# Does my pup look like pit ?



## brennan (Apr 6, 2015)

I have a pup who was born December 14th so he's roughly 4 months old. He was very under weight when I got him at 12 weeks old.hes started putting weight on now so I was wondering if he looks like a red nose/gator pit ?


----------



## Carriana (May 13, 2008)

Red nose and gator are both terms used by backyard breeders to sell unpapered dogs. Without a documented history of lineage (pedigree) there is no way to identify the breed of your dog from looks alone. He's very cute though.


----------



## BCdogs (May 30, 2014)

Most likely just a bull breed mutt, no way to know without a pedigree. And I agree, those are just backyard breeder terms used to sell mutts.


----------



## brennan (Apr 6, 2015)

I'm sorry I should reword that,what I mean is does he look like pit ? I've had people tell me they don't feel out fully until about a year but I was wondering because I can see the pit but some people don't i don't know if I just see it because I want to or if the people saying they don't see the pit are right ?


----------



## jttar (Jan 31, 2013)

Welcome to the forum brennan. The bottom line is that without peds ( papers stating the lineage of your dog), there is no way of telling what mixed breed your puppy is. I have two mutts that I rescued from a shelter. They are mutts because I have no idea what they are mixed with. IMO, your beautiful pup may have some bully in it but it's not a APBT. 

Joe


----------



## DickyT (Jan 29, 2014)

Cute pup no doubt, but not an American Pit Bull Terrier.


----------



## ames (Jun 6, 2010)

════════════════

— Apply what you read —
1. Answer these about the forum thread on brennan's pup:
(a) How old was the pup when brennan got him?
(b) Who does Carriana say uses the terms "red nose" and "gator"?
(c) How many dogs did jttar rescue from a shelter?
2. Carry on the forum thread about brennan's pup, starting with the post under the last name shown.
The data that follows was drawn from a separate source.

— Given material —
════════════════

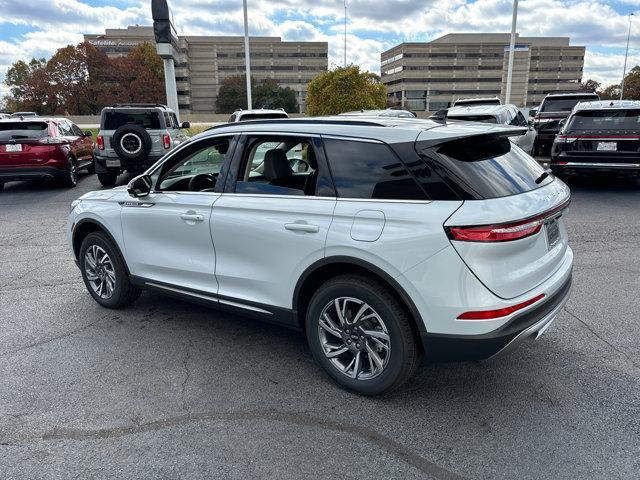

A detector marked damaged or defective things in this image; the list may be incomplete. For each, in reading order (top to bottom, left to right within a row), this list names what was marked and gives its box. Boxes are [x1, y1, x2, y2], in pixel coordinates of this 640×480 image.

cracked pavement [1, 174, 640, 478]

════════════════

— Expected outputs —
1.
(a) 12 weeks old.
(b) Backyard breeders, to sell unpapered dogs.
(c) Two.

2.
Cute pup! Congratulations on your dog. As everyone said who knows what breed it is. And it doesn't really matter what it looks like since you will never know what breed it really is. The American Pit Bull Terrier aka the pit bull gets incorrectly used as a lumping term by legislators, the media and some in society. They feel it's ok to look at a dog and decide how it will behave and in some cases declare it dangerous and have restrictions or bans just from appearance alone. Unless you know the bloodlines of your dog you don't know what breed it is just by what it looks like.


----------



## brennan (Apr 6, 2015)

*Does he look american pit ?*

His father is rednose but mother is supposed to be american standard pit ?


----------



## DickyT (Jan 29, 2014)

Welcome to GP! Cute pup.

Do you have papers on him? If not, there is no way to tell what he is. 

Regarding red nose, that is just that, a color of the nose. It is not a type of dog. American Standard Pit does not exist at all. That sounds like a name made up by a back yard breeder to sound official and sell dogs.

I merged your two threads as well.


----------



## ::::COACH:::: (Apr 4, 2012)

What the others said is correct. No wat of know just by looking, you need a pedigree. There are at least 20 different breeds that when crossed all look like some sort of bull breed dog. I will say that your dog's face looks almost lab.... If I had to guess I'd say, lab/bull breed mix. His fur is too long. He is very cute though and I love his color.


----------



## Dane.myers (May 8, 2015)

Can't figure out how to delete my comment.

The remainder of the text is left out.